Trust, Access Control, and Rights for Web Services Part 1

Security Assertion Markup Language (SAML) was the topic of Chapter 6, "Portable Identity, Authentication, and Authorization." WS-Security was presented in Chapter 7, "Building Security into SOAP." Then WS-Policy was the focus of Chapter 8, "Communicating Security Policy." They are the three pillars of WS-Security.

Several other important standards are derived from and complementary to WS-Security; they relate to such fundamental security topics as trust, access control, and rights. In this chapter, we review the family of WS-Security–related technologies. An important additional topic is the XML Key Management Specification (XKMS) for managing keys used in signatures, encryption, and SAML. We also cover two other WS-Security security related specifications not already covered: eXtensible Access Control Markup Language (XACML) and eXtensible Rights Markup Language (XrML).

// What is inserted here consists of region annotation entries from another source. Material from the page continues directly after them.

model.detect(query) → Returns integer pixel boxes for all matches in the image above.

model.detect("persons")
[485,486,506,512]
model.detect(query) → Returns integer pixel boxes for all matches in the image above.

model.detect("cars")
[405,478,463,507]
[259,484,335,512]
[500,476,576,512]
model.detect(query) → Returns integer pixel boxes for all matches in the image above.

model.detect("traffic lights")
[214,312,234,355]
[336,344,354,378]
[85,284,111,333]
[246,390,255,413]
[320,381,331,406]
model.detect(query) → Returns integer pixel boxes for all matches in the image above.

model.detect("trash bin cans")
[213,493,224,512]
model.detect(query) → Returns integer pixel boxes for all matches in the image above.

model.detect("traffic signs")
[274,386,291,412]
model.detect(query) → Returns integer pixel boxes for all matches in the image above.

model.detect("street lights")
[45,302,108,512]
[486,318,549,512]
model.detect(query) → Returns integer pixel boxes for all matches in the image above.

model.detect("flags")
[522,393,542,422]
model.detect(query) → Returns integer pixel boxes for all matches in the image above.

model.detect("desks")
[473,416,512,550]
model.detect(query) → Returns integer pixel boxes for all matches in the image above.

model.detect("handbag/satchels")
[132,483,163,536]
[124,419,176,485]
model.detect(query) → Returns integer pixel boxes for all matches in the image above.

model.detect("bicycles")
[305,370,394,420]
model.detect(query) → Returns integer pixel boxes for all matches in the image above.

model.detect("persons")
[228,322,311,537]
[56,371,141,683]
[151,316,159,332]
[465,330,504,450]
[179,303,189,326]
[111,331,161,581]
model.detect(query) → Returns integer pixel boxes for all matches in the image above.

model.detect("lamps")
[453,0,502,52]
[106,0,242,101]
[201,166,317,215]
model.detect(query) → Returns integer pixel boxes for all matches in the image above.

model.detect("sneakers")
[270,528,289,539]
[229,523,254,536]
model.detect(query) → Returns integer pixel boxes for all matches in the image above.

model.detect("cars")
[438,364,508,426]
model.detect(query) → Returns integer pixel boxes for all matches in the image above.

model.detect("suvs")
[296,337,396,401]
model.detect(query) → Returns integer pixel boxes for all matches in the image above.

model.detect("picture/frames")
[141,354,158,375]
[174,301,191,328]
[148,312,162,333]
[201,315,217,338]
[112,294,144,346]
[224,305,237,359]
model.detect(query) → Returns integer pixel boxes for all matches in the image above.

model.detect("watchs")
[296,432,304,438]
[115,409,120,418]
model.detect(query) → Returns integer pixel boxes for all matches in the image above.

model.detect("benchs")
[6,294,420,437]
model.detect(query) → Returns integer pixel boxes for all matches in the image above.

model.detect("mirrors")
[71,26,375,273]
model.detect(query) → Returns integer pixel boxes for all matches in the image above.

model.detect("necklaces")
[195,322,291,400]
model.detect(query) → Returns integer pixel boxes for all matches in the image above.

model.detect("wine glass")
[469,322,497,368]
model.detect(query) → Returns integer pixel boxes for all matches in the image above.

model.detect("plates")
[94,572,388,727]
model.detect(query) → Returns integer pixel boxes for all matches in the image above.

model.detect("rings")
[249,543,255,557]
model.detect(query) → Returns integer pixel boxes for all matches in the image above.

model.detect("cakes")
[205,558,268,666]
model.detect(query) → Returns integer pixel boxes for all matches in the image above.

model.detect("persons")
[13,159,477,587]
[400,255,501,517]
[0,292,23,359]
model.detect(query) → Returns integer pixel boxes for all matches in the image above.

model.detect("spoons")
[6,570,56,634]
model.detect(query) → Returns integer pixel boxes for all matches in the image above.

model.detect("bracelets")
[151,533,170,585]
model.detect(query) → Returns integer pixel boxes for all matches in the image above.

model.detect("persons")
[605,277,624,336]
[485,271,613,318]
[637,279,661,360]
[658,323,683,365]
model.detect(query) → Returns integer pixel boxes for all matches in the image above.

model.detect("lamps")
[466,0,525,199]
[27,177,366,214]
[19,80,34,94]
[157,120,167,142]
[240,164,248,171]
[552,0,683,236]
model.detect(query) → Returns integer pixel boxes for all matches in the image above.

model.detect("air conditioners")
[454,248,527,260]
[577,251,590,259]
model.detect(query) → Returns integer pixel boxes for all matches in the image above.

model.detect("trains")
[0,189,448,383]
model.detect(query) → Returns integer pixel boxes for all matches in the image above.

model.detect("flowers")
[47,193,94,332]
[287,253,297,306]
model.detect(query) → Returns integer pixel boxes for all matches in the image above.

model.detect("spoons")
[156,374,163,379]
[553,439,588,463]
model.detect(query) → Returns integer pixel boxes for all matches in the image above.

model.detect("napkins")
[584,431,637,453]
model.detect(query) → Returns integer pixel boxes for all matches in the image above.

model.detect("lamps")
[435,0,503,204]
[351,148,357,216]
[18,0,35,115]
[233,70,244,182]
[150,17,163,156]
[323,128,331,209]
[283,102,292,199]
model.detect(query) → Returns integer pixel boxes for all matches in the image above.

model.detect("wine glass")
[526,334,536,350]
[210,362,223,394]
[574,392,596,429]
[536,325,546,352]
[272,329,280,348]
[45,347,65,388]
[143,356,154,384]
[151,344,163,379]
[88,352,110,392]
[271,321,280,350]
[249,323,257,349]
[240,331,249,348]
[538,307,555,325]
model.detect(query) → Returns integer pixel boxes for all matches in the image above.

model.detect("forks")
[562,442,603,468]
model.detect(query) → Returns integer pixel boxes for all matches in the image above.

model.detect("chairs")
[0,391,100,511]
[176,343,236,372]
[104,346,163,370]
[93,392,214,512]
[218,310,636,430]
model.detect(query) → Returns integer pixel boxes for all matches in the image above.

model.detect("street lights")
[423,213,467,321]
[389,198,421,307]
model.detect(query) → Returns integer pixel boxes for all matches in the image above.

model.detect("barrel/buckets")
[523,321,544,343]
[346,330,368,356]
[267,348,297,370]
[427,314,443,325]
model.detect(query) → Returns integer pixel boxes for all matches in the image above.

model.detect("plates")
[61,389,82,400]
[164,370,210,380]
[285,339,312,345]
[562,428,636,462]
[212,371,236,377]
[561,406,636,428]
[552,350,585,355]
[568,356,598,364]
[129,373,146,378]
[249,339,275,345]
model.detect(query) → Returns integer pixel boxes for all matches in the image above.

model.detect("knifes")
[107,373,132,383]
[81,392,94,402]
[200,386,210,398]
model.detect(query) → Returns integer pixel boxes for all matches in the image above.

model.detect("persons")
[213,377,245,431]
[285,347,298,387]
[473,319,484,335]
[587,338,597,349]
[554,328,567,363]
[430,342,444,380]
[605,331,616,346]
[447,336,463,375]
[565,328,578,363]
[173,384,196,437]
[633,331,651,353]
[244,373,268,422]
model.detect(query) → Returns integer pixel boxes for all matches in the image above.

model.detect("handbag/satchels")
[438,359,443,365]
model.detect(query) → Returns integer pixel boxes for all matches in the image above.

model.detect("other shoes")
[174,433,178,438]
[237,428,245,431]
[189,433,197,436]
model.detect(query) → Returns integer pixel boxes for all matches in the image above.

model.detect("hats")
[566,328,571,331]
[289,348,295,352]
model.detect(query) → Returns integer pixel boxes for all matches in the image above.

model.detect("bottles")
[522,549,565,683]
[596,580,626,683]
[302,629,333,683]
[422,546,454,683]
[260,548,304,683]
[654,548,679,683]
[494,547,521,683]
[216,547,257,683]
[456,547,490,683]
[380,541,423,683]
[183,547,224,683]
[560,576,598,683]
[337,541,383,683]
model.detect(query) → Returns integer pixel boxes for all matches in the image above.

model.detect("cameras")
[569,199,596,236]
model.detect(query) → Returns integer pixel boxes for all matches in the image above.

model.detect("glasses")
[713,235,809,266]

Let's begin with the WS-Security family.

In April 2002, IBM and Microsoft published a joint whitepaper called "Security in a Web Services World: A Proposed Architecture and Roadmap."1 This whitepaper describes a far-reaching, comprehensive vision of a set of security standards and technologies meant to create a unifying approach for dealing with security in a Web services world. The proposed architecture attempts to bring together for Web services what, to date, had been disparate worlds in security. Just as WS-Security allows security mechanisms such as Public Key Infrastructure (PKI) and Security Assertion Markup Language (SAML) to participate in Web Services Security, the Web Services Architecture Roadmap generalizes many of the security functions that previously existed in other domains and proposes a framework for meeting the security requirements of the Web services domain. It provides an evolutionary strategy for putting the different pieces of the security puzzle in place. The proponents of this framework, and the standards bodies they are working through, are accomplishing this by first rolling out foundational specifications such as WS-Security (which, in turn, was built on XML Signature, XML Encryption, SAML, and various other security token standards) and then following with other standards that rely on these foundational standards. Figure 9.1 repeats the diagram shown previously in Chapter 7; in this figure, you can see the related WS-Security standards as well as the dependencies.

Figure 9.1  The WS-Security family of standards built on SOAP.

As a quick review, WS-Security describes SOAP extensions for securing messages. It is a general-purpose mechanism for associating security tokens with SOAP messages. WS-Security builds on and is fully compatible with established, mature security technologies such as SSL, IPsec, XML Signature, and XML Encryption. It is designed to address message integrity, message confidentiality, message authentication, and the encoding of security tokens that must travel with the messages they are securing.

WS-Security provides the foundations for the set of composable security building blocks in Figure 9.1 built on top of WS-Security. By composable, we mean that various building block standards can be combined to provide new and different security standards to solve specific security challenges. For example, WS-Privacy is composed from WS-Security plus WS-Trust and WS-Policy. These composable standards provide a "use only what you need" approach to securing Web services. The composable specifications still under development together with WS-Security are built on a core foundation of technologies such as SOAP, WSDL, XML Signature, XML Encryption, and SSL.